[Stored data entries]

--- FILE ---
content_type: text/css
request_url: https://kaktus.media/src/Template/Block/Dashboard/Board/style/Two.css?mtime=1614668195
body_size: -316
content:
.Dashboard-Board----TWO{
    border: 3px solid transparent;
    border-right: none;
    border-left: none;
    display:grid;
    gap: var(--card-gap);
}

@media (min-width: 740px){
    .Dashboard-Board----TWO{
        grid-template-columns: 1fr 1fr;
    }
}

#### Problem description:
Write out each record exactly, without addition or omission.

#### Task output:
--- FILE ---
content_type: text/css
request_url: https://kaktus.media/src/Template/Block/Dashboard/Board/style/Two.css?mtime=1614668195
body_size: -316
content:
.Dashboard-Board----TWO{
    border: 3px solid transparent;
    border-right: none;
    border-left: none;
    display:grid;
    gap: var(--card-gap);
}

@media (min-width: 740px){
    .Dashboard-Board----TWO{
        grid-template-columns: 1fr 1fr;
    }
}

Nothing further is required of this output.